### Brano proposto
# # #
Ecco la condizione in cui facciamo vivere altri cittadini europei, persone arrivate in Italia per lavorare lasciate sole come compagna quotidiana la morte.
FOGGIA,
HRISTOV E ALINA TRAVOLTI DALLE FIAMME.
La morte
dei fratellini nella baraccopoli
di Carlo
Vulpio, inviato a Stornara (Foggia)
Avevano 2 e
4 anni, vivevano nell’insediamento di Stornara tra lamiere e cumuli di
immondizia. Il fuoco divampato da una stufetta a legna. La mamma era appena
andata da una «vicina» a chiedere un po’ di caffè.
Due fratellini di quattro e due anni, un maschietto e
una femminuccia, bulgari di Burgas, sono morti carbonizzati ieri mattina in una
baracca della favela che sorge a un paio di chilometri dal cimitero di
Stornara. Sono morti così, come possono morire soltanto i disperati della
Terra. Come morirono Aylan e Galip, i fratellini curdi di tre e cinque anni
annegati sulla spiaggia turca di Bodrum nel 2015 nel tentativo di cercare
salvezza in quest’altra parte del Mediterraneo. La tragedia dei fratellini
curdi venne riassunta dalla foto di Aylan riverso sulla spiaggia, che fece il
giro del mondo e lo indusse a provvisoria commozione. Per i due fratellini
bulgari Hristov e Alina nemmeno questo. Chi li ha visti non aveva niente da
fotografare. I due corpicini si potevano a malapena distinguere da due pezzi di
legno usati per il fuoco di un camino. E dopo che i pompieri hanno spento
l’incendio, e medici e carabinieri hanno svolto i dovuti sopralluoghi, i due
bimbi sono stati portati via dal carro funebre, seguito da una macchina in cui
c’erano i loro giovani genitori, 25 anni lei e 28 lui. Niente nomi. Nessun
commento. Anzi, che tutti mantengano la distanza sociale necessaria, perché c’è
il Covid. Invece siamo entrati nella favela, l’abbiamo percorsa in ogni angolo,
tra baracche di cartone e montagne di rifiuti, e abbiamo parlato con questa
gente.
# # #
### Materiale di studio
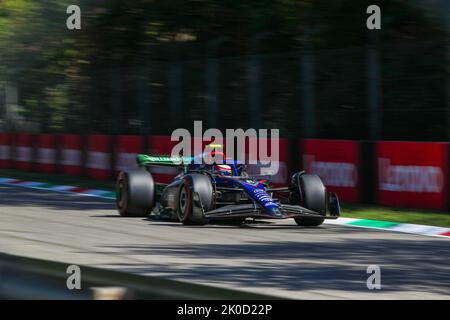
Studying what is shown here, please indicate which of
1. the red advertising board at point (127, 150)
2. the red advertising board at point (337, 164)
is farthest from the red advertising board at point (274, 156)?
the red advertising board at point (127, 150)

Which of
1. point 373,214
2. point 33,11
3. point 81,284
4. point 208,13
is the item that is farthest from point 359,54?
point 33,11

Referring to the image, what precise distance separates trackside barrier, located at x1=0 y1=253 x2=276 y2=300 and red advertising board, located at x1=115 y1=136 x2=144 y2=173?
1602cm

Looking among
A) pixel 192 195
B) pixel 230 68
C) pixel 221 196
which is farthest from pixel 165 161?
pixel 230 68

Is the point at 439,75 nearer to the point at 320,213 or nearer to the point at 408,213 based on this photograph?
the point at 408,213

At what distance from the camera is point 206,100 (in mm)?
22172

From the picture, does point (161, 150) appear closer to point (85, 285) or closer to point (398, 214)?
point (398, 214)

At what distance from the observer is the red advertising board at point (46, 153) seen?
2548 centimetres

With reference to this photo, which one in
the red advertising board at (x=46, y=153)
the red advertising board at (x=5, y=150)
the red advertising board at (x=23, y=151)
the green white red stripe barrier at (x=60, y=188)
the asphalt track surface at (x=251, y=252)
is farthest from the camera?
the red advertising board at (x=5, y=150)

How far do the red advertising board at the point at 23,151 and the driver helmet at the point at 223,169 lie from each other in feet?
46.8

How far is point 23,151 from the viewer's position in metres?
27.1

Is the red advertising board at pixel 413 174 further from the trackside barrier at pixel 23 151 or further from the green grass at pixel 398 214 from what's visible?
the trackside barrier at pixel 23 151

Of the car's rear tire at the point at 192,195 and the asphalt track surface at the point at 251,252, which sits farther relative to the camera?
the car's rear tire at the point at 192,195

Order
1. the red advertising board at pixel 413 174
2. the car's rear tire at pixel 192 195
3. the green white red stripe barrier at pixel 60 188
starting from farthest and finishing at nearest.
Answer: the green white red stripe barrier at pixel 60 188, the red advertising board at pixel 413 174, the car's rear tire at pixel 192 195
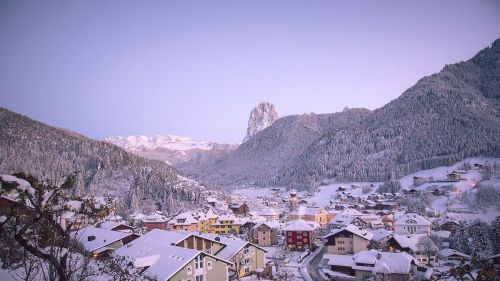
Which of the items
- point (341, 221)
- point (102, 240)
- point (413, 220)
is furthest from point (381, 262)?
point (341, 221)

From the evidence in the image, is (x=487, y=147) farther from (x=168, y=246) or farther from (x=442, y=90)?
(x=168, y=246)

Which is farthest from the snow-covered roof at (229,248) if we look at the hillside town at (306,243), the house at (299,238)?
the house at (299,238)

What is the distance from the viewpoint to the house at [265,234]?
55.8 meters

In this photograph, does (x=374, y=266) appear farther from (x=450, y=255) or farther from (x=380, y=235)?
(x=380, y=235)

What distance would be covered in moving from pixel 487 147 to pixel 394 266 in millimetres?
103166

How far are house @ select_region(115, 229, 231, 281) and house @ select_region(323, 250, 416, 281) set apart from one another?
49.9 ft

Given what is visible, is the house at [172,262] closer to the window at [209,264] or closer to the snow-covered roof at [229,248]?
the window at [209,264]

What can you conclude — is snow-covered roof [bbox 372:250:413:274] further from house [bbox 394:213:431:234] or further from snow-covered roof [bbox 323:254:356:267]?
house [bbox 394:213:431:234]

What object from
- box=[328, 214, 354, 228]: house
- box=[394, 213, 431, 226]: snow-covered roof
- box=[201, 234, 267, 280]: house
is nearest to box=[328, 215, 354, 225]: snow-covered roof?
box=[328, 214, 354, 228]: house

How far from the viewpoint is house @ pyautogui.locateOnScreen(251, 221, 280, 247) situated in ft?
183

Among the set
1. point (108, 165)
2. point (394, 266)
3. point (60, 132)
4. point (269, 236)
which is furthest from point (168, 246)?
point (60, 132)

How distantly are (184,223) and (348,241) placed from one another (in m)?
31.1

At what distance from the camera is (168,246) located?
80.2 feet

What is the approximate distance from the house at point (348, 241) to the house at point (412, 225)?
1447cm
# # #
### Compito A
Citi il passo dell'articolo sui fratellini di Stornara che inizia con "Ecco la condizione" e termina con "quotidiana la morte.".
### Compito B
Prosegua l'articolo sulla morte dei due fratellini a Stornara, partendo dall'ultima frase riportata.

### Risposta A
Ecco la condizione in cui facciamo vivere altri cittadini europei, persone arrivate in Italia per lavorare lasciate sole come compagna quotidiana la morte.

### Risposta B
I piccoli addormentati
La tragedia è «semplice», banale. Ieri mattina,
intorno alle 8.30, la mamma dei due bambini è andata da una vicina di «casa» a
chiederle del caffè e si è trattenuta un po’ con lei. Hristov e Alina dormivano
beati nella loro «casa» di cartone pressato e di lamiere, riscaldati da una
stufetta a legna. All’improvviso, una colonna di fumo. Poi le fiamme e l’urlo
della mamma: «I bambini!». Troppo tardi. Alle 9 la catapecchia era stata già
divorata dalle fiamme e quando sono arrivati i vigili del fuoco si è trattato
solo di impedire che l’incendio divampasse in tutta la favela, un sobborgo di
Quarto Mondo innestato nelle campagne ben curate e molto produttive della
Capitanata. Un posto di cui l’Italia dovrebbe vergognarsi, nel quale vivono
come animali un migliaio di persone durante l’inverno e, d’estate, almeno
tremila. Cioè più della metà degli abitanti di Stornara, ma concentrati su una
superficie che non supera i due ettari.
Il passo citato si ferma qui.